I would like you to return all of the records exactly as they stand.

(Records drawn from a dataset)

>>>

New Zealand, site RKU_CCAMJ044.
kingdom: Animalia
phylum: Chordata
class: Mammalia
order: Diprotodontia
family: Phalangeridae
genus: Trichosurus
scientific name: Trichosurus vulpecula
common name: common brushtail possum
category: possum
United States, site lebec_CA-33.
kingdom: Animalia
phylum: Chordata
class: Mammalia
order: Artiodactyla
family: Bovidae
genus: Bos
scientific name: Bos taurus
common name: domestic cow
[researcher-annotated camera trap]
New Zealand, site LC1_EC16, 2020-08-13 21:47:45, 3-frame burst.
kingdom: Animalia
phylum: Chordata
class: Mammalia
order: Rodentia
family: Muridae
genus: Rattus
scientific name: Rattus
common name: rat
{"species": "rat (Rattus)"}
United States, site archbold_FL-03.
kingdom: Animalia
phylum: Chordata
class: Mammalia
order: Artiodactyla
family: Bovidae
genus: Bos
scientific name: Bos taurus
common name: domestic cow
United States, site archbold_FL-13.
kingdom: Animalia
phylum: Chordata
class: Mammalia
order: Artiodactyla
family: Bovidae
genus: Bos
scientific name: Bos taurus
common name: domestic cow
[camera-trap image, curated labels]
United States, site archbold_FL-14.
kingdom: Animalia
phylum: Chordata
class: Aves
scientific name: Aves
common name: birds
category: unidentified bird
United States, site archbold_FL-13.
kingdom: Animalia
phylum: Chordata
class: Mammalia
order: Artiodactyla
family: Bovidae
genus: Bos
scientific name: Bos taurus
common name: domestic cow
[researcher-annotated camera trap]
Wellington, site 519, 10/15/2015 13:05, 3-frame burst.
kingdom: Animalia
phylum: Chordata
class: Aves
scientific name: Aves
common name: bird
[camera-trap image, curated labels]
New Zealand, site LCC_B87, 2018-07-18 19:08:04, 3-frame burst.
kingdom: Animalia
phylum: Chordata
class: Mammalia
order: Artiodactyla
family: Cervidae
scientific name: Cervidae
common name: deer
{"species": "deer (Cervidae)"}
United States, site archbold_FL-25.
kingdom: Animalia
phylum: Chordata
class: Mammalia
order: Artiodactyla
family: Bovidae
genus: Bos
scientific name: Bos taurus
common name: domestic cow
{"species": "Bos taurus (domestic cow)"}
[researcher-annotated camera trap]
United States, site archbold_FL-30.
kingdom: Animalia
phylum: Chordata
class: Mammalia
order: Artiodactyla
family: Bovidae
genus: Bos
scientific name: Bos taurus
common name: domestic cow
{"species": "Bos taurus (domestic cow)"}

<<<

▸ **Solution to the problem**
New Zealand, site RKU_CCAMJ044.
kingdom: Animalia
phylum: Chordata
class: Mammalia
order: Diprotodontia
family: Phalangeridae
genus: Trichosurus
scientific name: Trichosurus vulpecula
common name: common brushtail possum
category: possum
United States, site lebec_CA-33.
kingdom: Animalia
phylum: Chordata
class: Mammalia
order: Artiodactyla
family: Bovidae
genus: Bos
scientific name: Bos taurus
common name: domestic cow
[researcher-annotated camera trap]
New Zealand, site LC1_EC16, 2020-08-13 21:47:45, 3-frame burst.
kingdom: Animalia
phylum: Chordata
class: Mammalia
order: Rodentia
family: Muridae
genus: Rattus
scientific name: Rattus
common name: rat
{"species": "rat (Rattus)"}
United States, site archbold_FL-03.
kingdom: Animalia
phylum: Chordata
class: Mammalia
order: Artiodactyla
family: Bovidae
genus: Bos
scientific name: Bos taurus
common name: domestic cow
United States, site archbold_FL-13.
kingdom: Animalia
phylum: Chordata
class: Mammalia
order: Artiodactyla
family: Bovidae
genus: Bos
scientific name: Bos taurus
common name: domestic cow
[camera-trap image, curated labels]
United States, site archbold_FL-14.
kingdom: Animalia
phylum: Chordata
class: Aves
scientific name: Aves
common name: birds
category: unidentified bird
United States, site archbold_FL-13.
kingdom: Animalia
phylum: Chordata
class: Mammalia
order: Artiodactyla
family: Bovidae
genus: Bos
scientific name: Bos taurus
common name: domestic cow
[researcher-annotated camera trap]
Wellington, site 519, 10/15/2015 13:05, 3-frame burst.
kingdom: Animalia
phylum: Chordata
class: Aves
scientific name: Aves
common name: bird
[camera-trap image, curated labels]
New Zealand, site LCC_B87, 2018-07-18 19:08:04, 3-frame burst.
kingdom: Animalia
phylum: Chordata
class: Mammalia
order: Artiodactyla
family: Cervidae
scientific name: Cervidae
common name: deer
{"species": "deer (Cervidae)"}
United States, site archbold_FL-25.
kingdom: Animalia
phylum: Chordata
class: Mammalia
order: Artiodactyla
family: Bovidae
genus: Bos
scientific name: Bos taurus
common name: domestic cow
{"species": "Bos taurus (domestic cow)"}
[researcher-annotated camera trap]
United States, site archbold_FL-30.
kingdom: Animalia
phylum: Chordata
class: Mammalia
order: Artiodactyla
family: Bovidae
genus: Bos
scientific name: Bos taurus
common name: domestic cow
{"species": "Bos taurus (domestic cow)"}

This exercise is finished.